▸ Reading passage:
[BEGIN]

# How do i know if my does are in heat?



## brokenbeauregard (Jul 27, 2013)

I have 3 does, a buckling and a buck( this doesn't include my buckling and doeling still on the bottle and living in the house). I DON'T want any of them bred, especially since the buck is HUGE compared to all my does. My buckling just got banded Tuesday, and I can't wait till they fall off!! I just acquired the buck since he was too "aggressive" to their other goat( which I'm thinking was just a bs excuse to get rid of him, because he's been very nice to all of my other goats), I planned on getting him banded on Tuesday as well but didn't have any bands big enough so he has to wait. I'm having a hard time keeping them separated and just need to know what to watch out for. I'm most concerned about my Pygmy doe since she's tiny and the buck is a big Nubian cross. My goats are just( expensive) pets and don't really plan on breeding. I may breed my lamancha when she comes in but to a smaller buck( she's mean to the other goats and I wouldn't mind for her to have a "friend"). So yeah, how do I tell when they go into heat?


----------



## enchantedgoats (Jun 2, 2013)

[END]

▸ Recorded data:
[BEGIN]

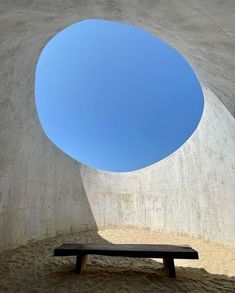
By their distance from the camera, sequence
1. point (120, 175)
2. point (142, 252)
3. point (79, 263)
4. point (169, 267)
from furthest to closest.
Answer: point (120, 175)
point (79, 263)
point (169, 267)
point (142, 252)

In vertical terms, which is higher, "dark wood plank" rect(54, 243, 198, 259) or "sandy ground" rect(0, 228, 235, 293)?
"dark wood plank" rect(54, 243, 198, 259)

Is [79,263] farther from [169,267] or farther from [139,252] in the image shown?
[169,267]

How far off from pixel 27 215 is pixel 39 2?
4594 mm

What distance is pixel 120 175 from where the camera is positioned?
9.05 m

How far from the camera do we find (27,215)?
6.05 m

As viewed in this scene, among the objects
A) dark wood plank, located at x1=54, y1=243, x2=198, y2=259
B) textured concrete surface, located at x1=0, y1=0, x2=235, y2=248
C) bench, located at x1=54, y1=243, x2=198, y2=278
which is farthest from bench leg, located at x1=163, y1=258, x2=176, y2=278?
textured concrete surface, located at x1=0, y1=0, x2=235, y2=248

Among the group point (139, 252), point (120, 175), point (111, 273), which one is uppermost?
point (120, 175)

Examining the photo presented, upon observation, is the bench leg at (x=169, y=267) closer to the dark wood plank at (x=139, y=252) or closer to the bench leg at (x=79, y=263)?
the dark wood plank at (x=139, y=252)

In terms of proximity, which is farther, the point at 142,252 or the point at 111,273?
the point at 111,273

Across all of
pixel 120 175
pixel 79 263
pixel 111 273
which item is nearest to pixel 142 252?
pixel 111 273

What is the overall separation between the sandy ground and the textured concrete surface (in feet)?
2.10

[END]

▸ What you need to do:
• a. Copy out the lines of the entries from the one containing "Across all of" through the end of the entries, reproducing each line unchanged.
• b. Continue the thread about telling when does are in heat, starting right after its last line.

▸ Responses for each task:
• a.
Across all of
pixel 120 175
pixel 79 263
pixel 111 273
which item is nearest to pixel 142 252?
pixel 111 273

What is the overall separation between the sandy ground and the textured concrete surface (in feet)?
2.10

• b.
well, since you have a buck it shouldnt be that hard. the does will line up at the buck fence and flag their tails rapidly. the buck will be going crazy on the other side. there will be alot of vocalizing by the buck and alot of lip curling. the girls will stand for other does to mount her. trust me you will know. we sell babies in the spring and it does help with the feed costs for the year. my sister had goats and used to put a sign on her lawn "give your Mom a kid for Mother's Day" never had any leftovers from that!


----------



## Cactus_Acres (Sep 24, 2013)

My doe right now is peeing everywhere. She is one to show the mucus too. She isn't a strong flagger, though that may have changed this morning (last heat she didn't). She is also super pissy with the other little girls. One of them is in heat too, and is pushing her buttons. Is the buck in rut? If so, have you considered getting a stinky buck rag with his rutty scent on it? If you do breed the Lamancha, that might come in handy, though having wethers might work anyway (I don't have any boys).


----------



## CrookedTreeCheryl (Jan 31, 2013)

We have one doe who blubbers like a buck! The others stand at the fence separating the pastures, backing their butts up to the fence and flagging. One chases all the other does away from the fence as well.


----------



## brokenbeauregard (Jul 27, 2013)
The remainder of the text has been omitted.